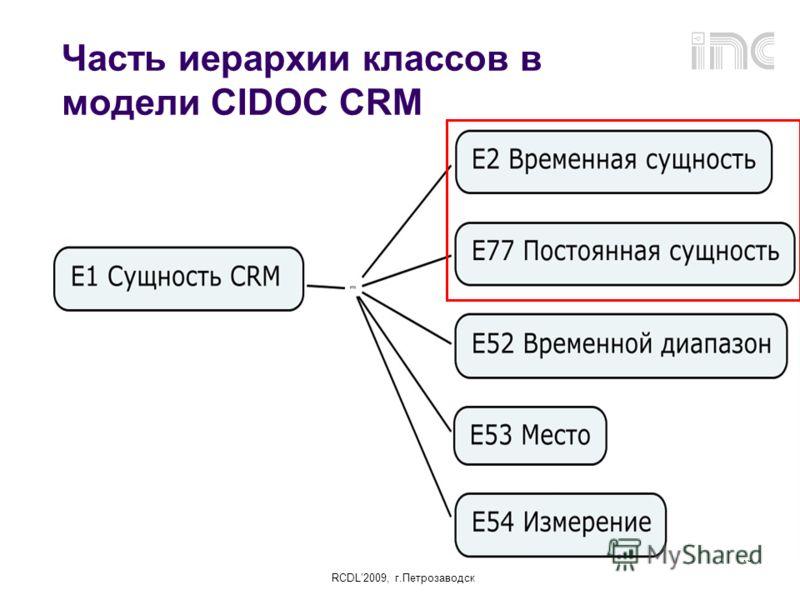 RCDL2009, г.Петрозаводск 10 Часть иерархии классов в модели СIDOC CRM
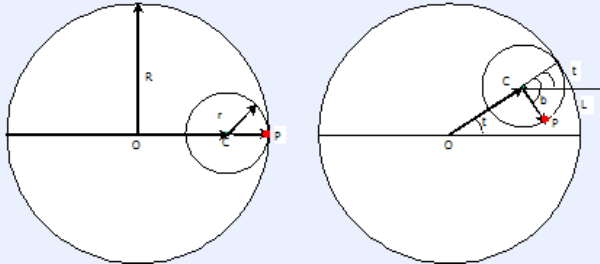 Hypocycloid.png
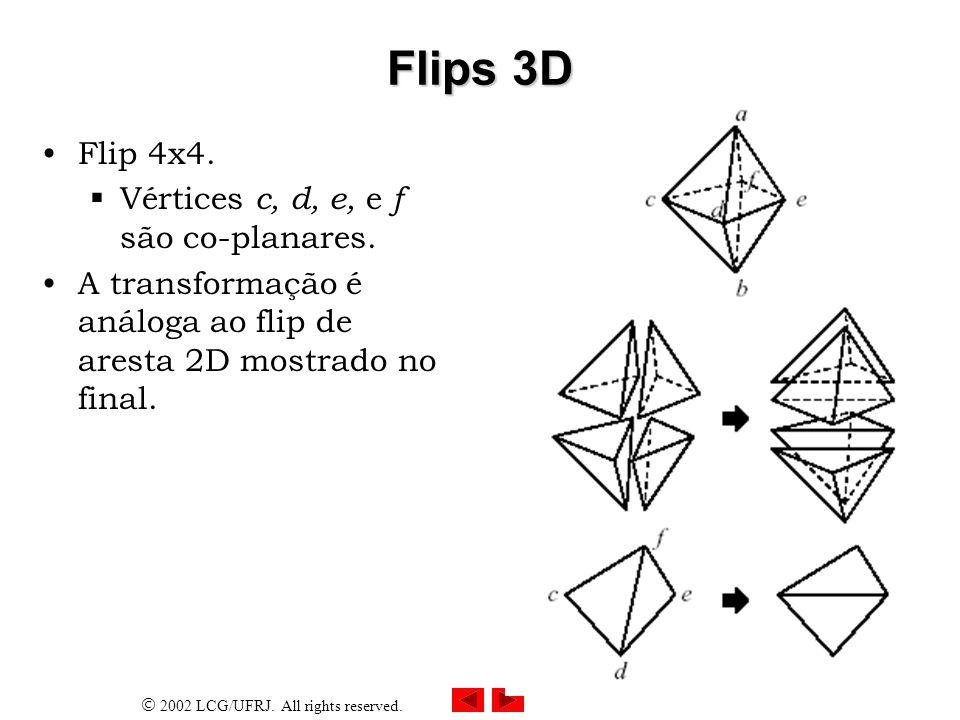 Flips 3D Flip 4x4. Vértices c, d, e, e f são co-planares.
____
■ WORK REQUEST:
In the data above, the line containing "Hypocycloid.png" and all lines after it are to be reproduced exactly, leaving out the pictures.

■ EXPECTED ANSWER:
 Hypocycloid.png
 Flips 3D Flip 4x4. Vértices c, d, e, e f são co-planares.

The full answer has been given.